Hey, nice to see someone with some industry knowledge posting! I would extrapolate the "service contract" model's inefficiency to the whole industry. It's not just lithography, it's also everyone from etch and defect metrology, to testing/binning and packaging. The big semiconductor names don't build any of the production tools. TSMC, Intel, Samsung, and the other fab owners buy all of their tools from other companies, and those other companies sell them service contracts in order to more effectively hoard their IP.

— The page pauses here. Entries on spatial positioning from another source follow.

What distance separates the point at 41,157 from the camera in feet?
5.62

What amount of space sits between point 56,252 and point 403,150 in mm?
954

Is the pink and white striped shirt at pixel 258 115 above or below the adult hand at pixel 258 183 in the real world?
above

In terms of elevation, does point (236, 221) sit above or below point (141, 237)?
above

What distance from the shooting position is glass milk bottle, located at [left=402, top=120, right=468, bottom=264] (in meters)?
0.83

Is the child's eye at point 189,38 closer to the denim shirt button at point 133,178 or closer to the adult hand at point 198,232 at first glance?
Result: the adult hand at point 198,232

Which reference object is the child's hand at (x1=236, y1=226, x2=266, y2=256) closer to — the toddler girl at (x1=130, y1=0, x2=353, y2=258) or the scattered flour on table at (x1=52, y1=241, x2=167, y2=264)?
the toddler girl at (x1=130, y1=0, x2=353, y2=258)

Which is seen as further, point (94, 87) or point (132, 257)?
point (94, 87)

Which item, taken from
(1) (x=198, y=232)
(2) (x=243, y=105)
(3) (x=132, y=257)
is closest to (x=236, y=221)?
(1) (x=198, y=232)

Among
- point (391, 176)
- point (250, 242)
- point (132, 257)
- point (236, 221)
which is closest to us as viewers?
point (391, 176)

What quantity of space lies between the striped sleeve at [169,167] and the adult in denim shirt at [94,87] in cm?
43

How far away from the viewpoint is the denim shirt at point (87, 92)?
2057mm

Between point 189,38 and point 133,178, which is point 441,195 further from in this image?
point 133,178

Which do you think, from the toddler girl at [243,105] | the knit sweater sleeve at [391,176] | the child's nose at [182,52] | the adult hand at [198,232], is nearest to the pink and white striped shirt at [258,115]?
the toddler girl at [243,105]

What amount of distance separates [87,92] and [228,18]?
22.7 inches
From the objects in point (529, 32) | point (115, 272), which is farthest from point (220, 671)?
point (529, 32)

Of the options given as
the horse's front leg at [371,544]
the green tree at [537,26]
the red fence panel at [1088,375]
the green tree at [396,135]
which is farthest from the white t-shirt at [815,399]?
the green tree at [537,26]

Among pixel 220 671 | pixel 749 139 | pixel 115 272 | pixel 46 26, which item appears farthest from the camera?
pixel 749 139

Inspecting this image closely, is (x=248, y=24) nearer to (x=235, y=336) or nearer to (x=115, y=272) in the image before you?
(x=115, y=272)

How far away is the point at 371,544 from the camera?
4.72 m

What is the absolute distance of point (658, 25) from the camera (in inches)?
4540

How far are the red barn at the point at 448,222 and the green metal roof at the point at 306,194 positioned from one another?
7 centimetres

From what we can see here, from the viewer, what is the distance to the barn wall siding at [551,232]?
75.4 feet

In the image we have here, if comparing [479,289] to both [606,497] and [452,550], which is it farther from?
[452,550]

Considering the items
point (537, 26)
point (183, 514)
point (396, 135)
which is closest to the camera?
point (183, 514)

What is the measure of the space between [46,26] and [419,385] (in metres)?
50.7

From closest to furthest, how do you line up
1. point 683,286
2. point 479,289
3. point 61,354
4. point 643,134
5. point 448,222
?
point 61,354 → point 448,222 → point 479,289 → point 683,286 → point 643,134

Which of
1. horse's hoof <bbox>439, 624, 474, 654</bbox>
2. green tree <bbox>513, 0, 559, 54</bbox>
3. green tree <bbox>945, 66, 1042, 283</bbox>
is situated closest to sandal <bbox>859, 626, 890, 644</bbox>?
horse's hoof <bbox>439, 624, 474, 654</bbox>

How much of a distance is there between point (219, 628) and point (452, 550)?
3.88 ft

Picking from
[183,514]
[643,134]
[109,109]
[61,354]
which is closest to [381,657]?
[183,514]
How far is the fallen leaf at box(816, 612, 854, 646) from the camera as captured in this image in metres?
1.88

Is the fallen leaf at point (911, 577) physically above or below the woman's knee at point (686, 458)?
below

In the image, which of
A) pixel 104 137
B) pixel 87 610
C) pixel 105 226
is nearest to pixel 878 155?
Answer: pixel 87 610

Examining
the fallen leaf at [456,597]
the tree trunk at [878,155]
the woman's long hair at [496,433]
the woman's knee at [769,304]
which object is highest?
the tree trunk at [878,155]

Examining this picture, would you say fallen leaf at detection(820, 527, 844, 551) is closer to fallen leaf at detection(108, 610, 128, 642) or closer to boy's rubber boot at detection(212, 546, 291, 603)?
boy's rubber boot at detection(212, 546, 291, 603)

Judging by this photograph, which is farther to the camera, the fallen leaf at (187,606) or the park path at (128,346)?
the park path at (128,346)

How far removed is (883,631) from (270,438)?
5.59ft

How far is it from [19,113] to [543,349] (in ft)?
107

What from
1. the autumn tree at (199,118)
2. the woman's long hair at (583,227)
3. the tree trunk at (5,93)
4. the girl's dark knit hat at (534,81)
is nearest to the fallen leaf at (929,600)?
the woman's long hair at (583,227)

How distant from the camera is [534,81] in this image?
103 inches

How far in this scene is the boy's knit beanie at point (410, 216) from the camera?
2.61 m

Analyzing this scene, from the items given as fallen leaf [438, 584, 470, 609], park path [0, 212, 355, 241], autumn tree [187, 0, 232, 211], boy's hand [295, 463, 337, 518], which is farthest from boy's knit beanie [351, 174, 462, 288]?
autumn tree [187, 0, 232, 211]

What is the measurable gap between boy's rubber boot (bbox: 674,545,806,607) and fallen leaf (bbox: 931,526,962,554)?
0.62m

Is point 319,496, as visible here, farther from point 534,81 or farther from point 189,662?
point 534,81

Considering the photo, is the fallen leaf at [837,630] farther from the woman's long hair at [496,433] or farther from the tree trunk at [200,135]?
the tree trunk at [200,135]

A state-owned enterprise that does all of its own service and R&D would blow the capitalist firms out of the water. I estimate that 80% of the workforce at any given fab is superfluous, and only employed to safeguard each company's IP. All of this increases production downtime, as the manufacturing technicians aren't allowed to know enough to fix problems themselves and have to wait on the service company's service engineers to show up to do anything more than the most basic tasks. On top of the actual manufacturing inefficiencies this model introduces, the capitalists from each company involved are taking their outsized takes from every transaction. Some of it goes to funding R&D, but a state owned enterprise would be able to redirect significantly more profits to R&D.
GOOD post
It's mostly path dependency. Semiconductor fabs are hideously expensive, you don't want to build a new one from scratch every generation, and this tech is new. China having not invested in extensive lithography machine manufacture before now means they can jump straight to the best tech.
Googled a bit but I have no idea how they're generating EUV from a particle accelerator. It supposedly "captures the energy emitted by high-energy particles during acceleration", but again, I have no idea how that would work. Are they just phrasing "and then it was slammed into a target" in a weird way?
Here are a few papers on the subject in chronological order:
Extreme ultraviolet (EUV) sources for lithography based on synchrotron radiation (2001) - https://www.sciencedirect.com/science/article/abs/pii/S0168900201008877
Steady-State Microbunching in a Storage Ring for Generating Coherent Radiation (2010) - https://journals.aps.org/prl/abstract/10.1103/PhysRevLett.105.154801
Demonstration of a ring-FEL as an EUV lithography tool (2020) - https://journals.iucr.org/s/issues/2020/04/00/ve5121/index.html
Experimental demonstration of the mechanism of steady-state microbunching (2021) - https://www.nature.com/articles/s41586-021-03203-0
A synchrotron-based kilowatt-level radiation source for EUV lithography (2022) - https://www.nature.com/articles/s41598-022-07323-z
Thank you, will give these a read later!